-------- Information supplied --------
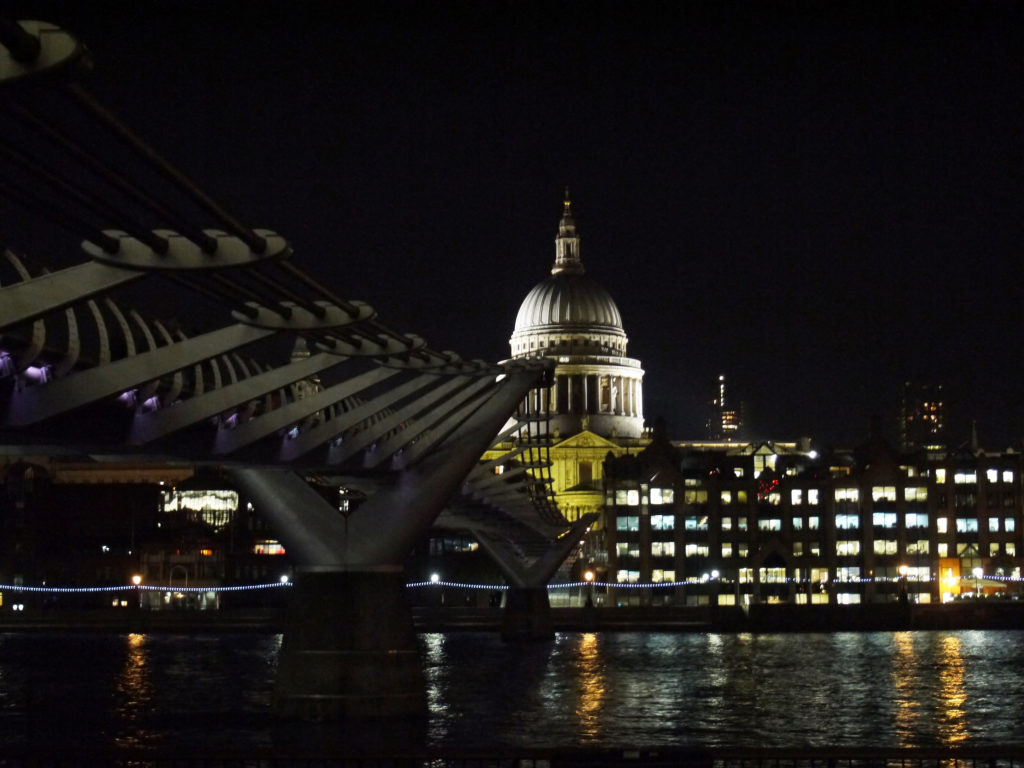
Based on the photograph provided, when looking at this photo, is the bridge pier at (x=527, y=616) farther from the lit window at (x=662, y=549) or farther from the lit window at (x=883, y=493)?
the lit window at (x=883, y=493)

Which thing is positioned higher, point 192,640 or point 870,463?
point 870,463

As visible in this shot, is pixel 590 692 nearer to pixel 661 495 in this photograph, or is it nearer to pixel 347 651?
pixel 347 651

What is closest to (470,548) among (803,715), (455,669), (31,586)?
(31,586)

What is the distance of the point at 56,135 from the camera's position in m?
16.9

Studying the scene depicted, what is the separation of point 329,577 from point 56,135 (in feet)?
92.0

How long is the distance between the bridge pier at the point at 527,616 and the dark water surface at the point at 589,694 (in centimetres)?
499

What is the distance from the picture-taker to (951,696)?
201 ft

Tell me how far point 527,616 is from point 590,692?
49019 millimetres

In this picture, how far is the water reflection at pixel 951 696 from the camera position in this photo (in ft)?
158

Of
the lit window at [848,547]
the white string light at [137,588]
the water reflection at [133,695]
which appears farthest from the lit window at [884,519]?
the water reflection at [133,695]

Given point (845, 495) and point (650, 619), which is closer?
point (650, 619)

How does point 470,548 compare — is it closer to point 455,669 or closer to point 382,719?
point 455,669

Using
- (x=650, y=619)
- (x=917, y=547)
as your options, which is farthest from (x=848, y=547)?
(x=650, y=619)

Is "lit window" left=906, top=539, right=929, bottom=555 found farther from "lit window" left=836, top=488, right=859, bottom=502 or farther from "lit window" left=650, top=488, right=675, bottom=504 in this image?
"lit window" left=650, top=488, right=675, bottom=504
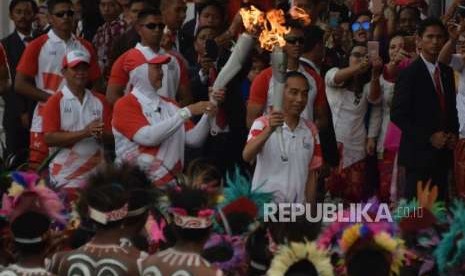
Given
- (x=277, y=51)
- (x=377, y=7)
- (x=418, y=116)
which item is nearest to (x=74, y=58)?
(x=277, y=51)

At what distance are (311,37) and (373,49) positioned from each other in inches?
52.8

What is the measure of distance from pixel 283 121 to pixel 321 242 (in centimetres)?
278

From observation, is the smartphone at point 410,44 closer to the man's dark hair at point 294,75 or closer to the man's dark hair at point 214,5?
the man's dark hair at point 214,5

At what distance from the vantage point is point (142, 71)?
12.3 metres

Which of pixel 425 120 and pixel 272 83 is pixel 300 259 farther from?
pixel 425 120

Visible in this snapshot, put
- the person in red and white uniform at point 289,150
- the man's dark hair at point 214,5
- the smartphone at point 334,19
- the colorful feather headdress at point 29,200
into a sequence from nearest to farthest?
1. the colorful feather headdress at point 29,200
2. the person in red and white uniform at point 289,150
3. the man's dark hair at point 214,5
4. the smartphone at point 334,19

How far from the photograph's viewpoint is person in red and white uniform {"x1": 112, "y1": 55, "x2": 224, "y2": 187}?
1188cm

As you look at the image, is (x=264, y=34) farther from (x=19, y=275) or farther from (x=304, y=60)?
(x=19, y=275)

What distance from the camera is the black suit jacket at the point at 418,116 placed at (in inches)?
519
--------
What the task asks: Keep every word of the data as it is when you write it out, but drop the pictures.

Full response:
Based on the photograph provided, when looking at this photo, is the bridge pier at (x=527, y=616) farther from the lit window at (x=662, y=549) or farther from the lit window at (x=883, y=493)?
the lit window at (x=883, y=493)

Which thing is positioned higher, point 192,640 or point 870,463?
point 870,463

As visible in this shot, is pixel 590 692 nearer to pixel 661 495 in this photograph, or is it nearer to pixel 347 651?
pixel 347 651

What is closest to (470,548) among (803,715), (455,669), (31,586)?
(31,586)

What is the distance of the point at 56,135 from the camera's position in m?
16.9

Studying the scene depicted, what is the separation of point 329,577 from point 56,135 (in feet)?
92.0

How long is the distance between the bridge pier at the point at 527,616 and the dark water surface at the point at 589,694 (in centimetres)?
499

What is the distance from the picture-taker to (951,696)?
201 ft

Tell me how far point 527,616 is from point 590,692?
49019 millimetres

In this picture, how far is the water reflection at pixel 951 696 from the camera position in this photo (in ft)?
158

Of
the lit window at [848,547]
the white string light at [137,588]
the water reflection at [133,695]
which appears farthest from the lit window at [884,519]?
the water reflection at [133,695]

Given point (845, 495) and point (650, 619), which is closer?
point (650, 619)

How does point 470,548 compare — is it closer to point 455,669 or closer to point 382,719?
point 455,669

Using
- (x=650, y=619)
- (x=917, y=547)
as your options, which is farthest from (x=848, y=547)?
(x=650, y=619)

Is "lit window" left=906, top=539, right=929, bottom=555 found farther from "lit window" left=836, top=488, right=859, bottom=502 or farther from "lit window" left=650, top=488, right=675, bottom=504 in this image?
"lit window" left=650, top=488, right=675, bottom=504
Given
- (x=277, y=51)
- (x=377, y=7)
- (x=418, y=116)
which item is nearest to (x=74, y=58)?
(x=277, y=51)

At what distance are (311,37) and (373,49) positioned from each other in inches?
52.8

What is the measure of distance from pixel 283 121 to pixel 321 242 (in centimetres)?
278

From observation, is the smartphone at point 410,44 closer to the man's dark hair at point 294,75 or closer to the man's dark hair at point 214,5?
the man's dark hair at point 214,5

At what distance from the vantage point is point (142, 71)?
12.3 metres

Which of pixel 425 120 and pixel 272 83 is pixel 300 259 farther from?
pixel 425 120

Visible in this snapshot, put
- the person in red and white uniform at point 289,150
- the man's dark hair at point 214,5
- the smartphone at point 334,19
- the colorful feather headdress at point 29,200
into a sequence from nearest to farthest?
1. the colorful feather headdress at point 29,200
2. the person in red and white uniform at point 289,150
3. the man's dark hair at point 214,5
4. the smartphone at point 334,19

How far from the photograph's viewpoint is person in red and white uniform {"x1": 112, "y1": 55, "x2": 224, "y2": 187}?
1188cm

As you look at the image, is (x=264, y=34) farther from (x=19, y=275) or farther from (x=304, y=60)?
(x=19, y=275)

What distance from the camera is the black suit jacket at the point at 418,116 placed at (in inches)?
519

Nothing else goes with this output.